Fourth Course: Carrot Ravioli with morels, brown butter sauce and aged cheese
So pillowy. The pasta was light, the carrot filling was light, the brown butter was perfect and the morel was fresh. Here, though I didn’t lick the plate, I did sop up the sauce with some bread. Often I find ravioli to be heavy – even when it’s great. There was nothing heavy about this. I could have been happy with just the morel in the butter though.
Main Course: Squab (me) Some kind of white fish (her) over fresh green garbanzos and cherry tomatoes
We haven’t been able to stop talking about those garbanzos. I looked at the farmer’s market today for them, in vain. Green garbanzos and cherry tomatoes is fresh, almost Provencal, but it’s also strange and exciting. My squab was delicate, rare and covered in enough of it’s own jus to make it happy. Her fish (we didn’t catch the name) was also perfectly cooked, and the grape on it provided the link to that sweet through line through the entire meal.
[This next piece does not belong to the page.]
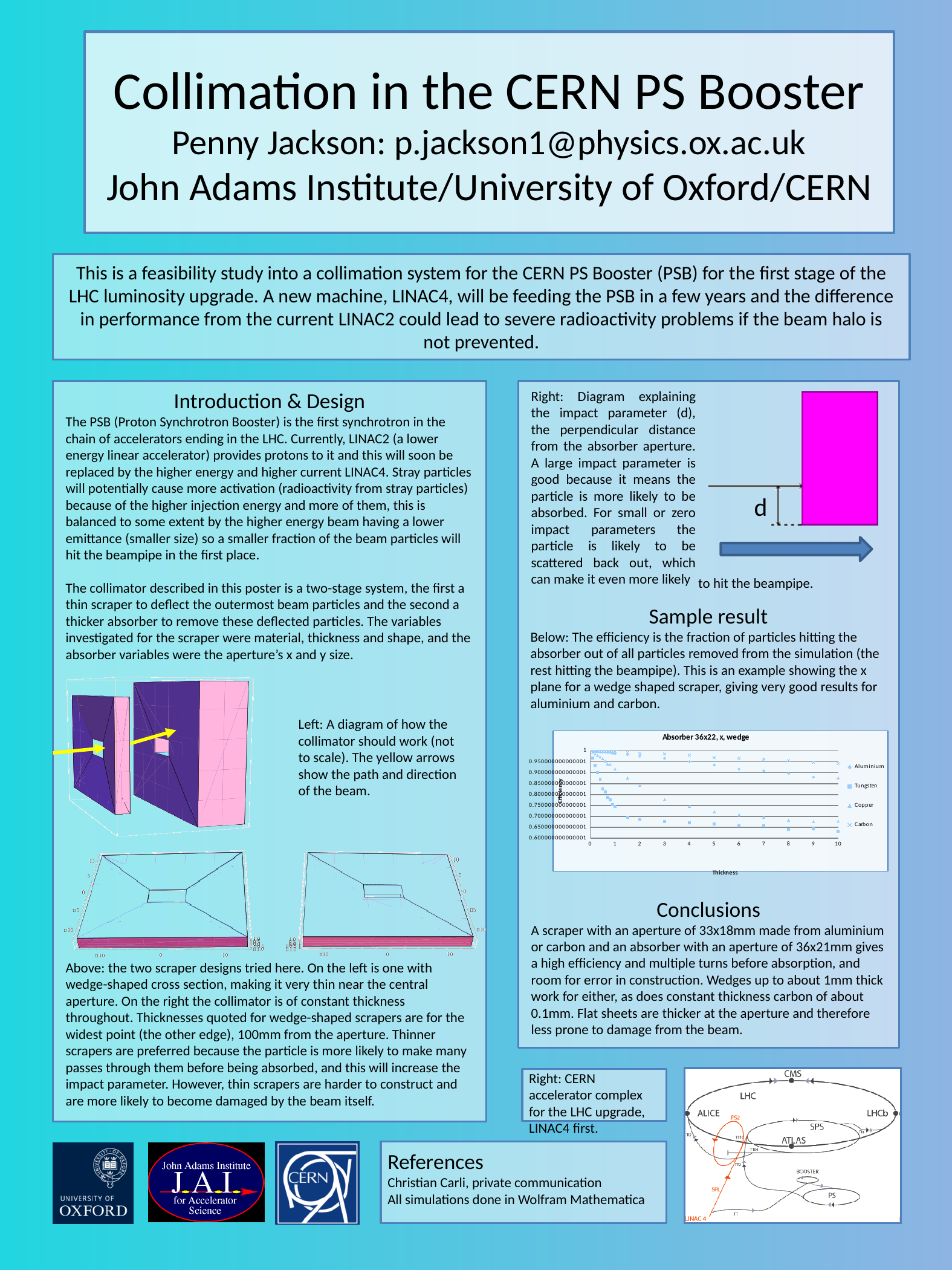
Which materials are listed in the legend of the 'Absorber 36x22, x, wedge' chart? Aluminium, Tungsten, Copper, Carbon In the 'Absorber 36x22, x, wedge' chart, which series has the lowest efficiency values at large thicknesses? Tungsten In the 'Absorber 36x22, x, wedge' chart, which series has higher efficiency at a thickness of 8: Copper or Tungsten? Copper In the 'Absorber 36x22, x, wedge' chart, is the Tungsten efficiency at a thickness of 5 greater or less than 0.7? less What kind of chart is shown under the 'Sample result' section? scatter chart How many series does the legend of the 'Absorber 36x22, x, wedge' chart list? 4 What is the label of the x axis of the 'Absorber 36x22, x, wedge' chart? Thickness What is the highest value shown on the x axis of the 'Absorber 36x22, x, wedge' chart? 10 In the 'Absorber 36x22, x, wedge' chart, which series has higher efficiency at a thickness of 5: Carbon or Tungsten? Carbon In the 'Absorber 36x22, x, wedge' chart, is the Carbon efficiency at a thickness of 5 greater or less than 0.9? greater In the 'Absorber 36x22, x, wedge' chart, does the efficiency generally rise or fall as thickness increases? fall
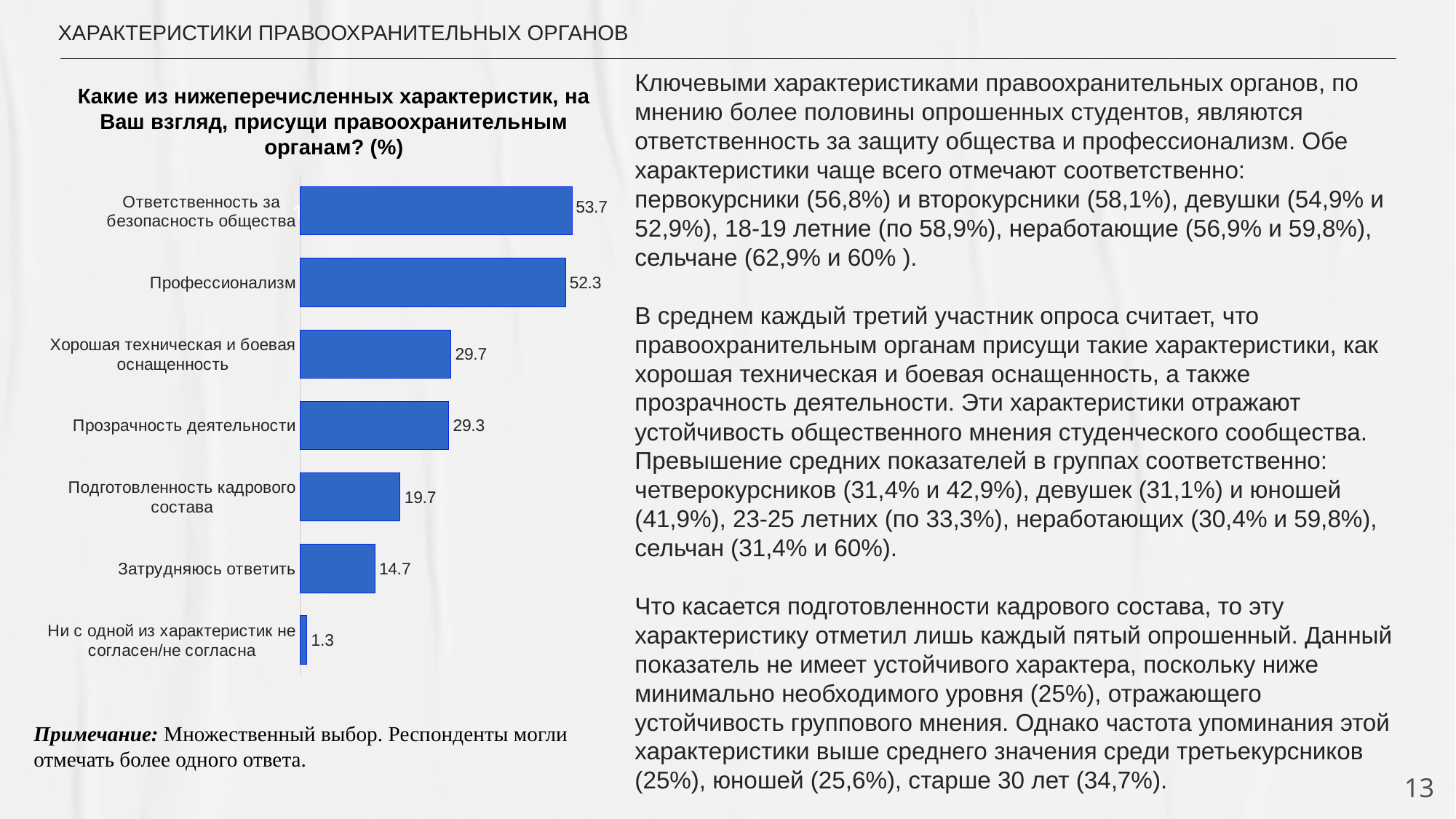
What is the difference between the values for «Ответственность за безопасность общества» and «Профессионализм»? 1.4 Which category has the lowest value? Ни с одной из характеристик не согласен/не согласна What value is shown for «Затрудняюсь ответить»? 14.7 How many categories are shown in the chart? 7 What value is shown for «Профессионализм»? 52.3 What is the difference between the values for «Подготовленность кадрового состава» and «Затрудняюсь ответить»? 5.0 Which category has the highest value? Ответственность за безопасность общества What is the title of the chart? Какие из нижеперечисленных характеристик, на Ваш взгляд, присущи правоохранительным органам? (%) What kind of chart is shown on the slide? Bar chart What value is shown for «Ответственность за безопасность общества»? 53.7 What value is shown for «Прозрачность деятельности»? 29.3 Which is larger: the value for «Хорошая техническая и боевая оснащенность» or for «Подготовленность кадрового состава»? Хорошая техническая и боевая оснащенность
Dessert: Fig and Almond Tart with Chocolate Drizzle
I don’t like figs, and she does. I liked this as much as I can like figs though. The texture was almost like creamy eggplant, and the whole thing was not a cloyingly sweet as some fig preparations can be. Plus the crust was appropriately salty which offset the cloy for me a bit as well. We shared a glass of white port with this as well.
Overall it was an amazing dinner (and certainly an absurd value for the amount of courses that we ate). We’ll be back when we can afford it. We’ve eaten some good food in NY and Boston (Chestnut, Grocery, Craigie St. Bistrot, etc.) and this matched or surpassed them all. Plus, we took the train home. What could be better?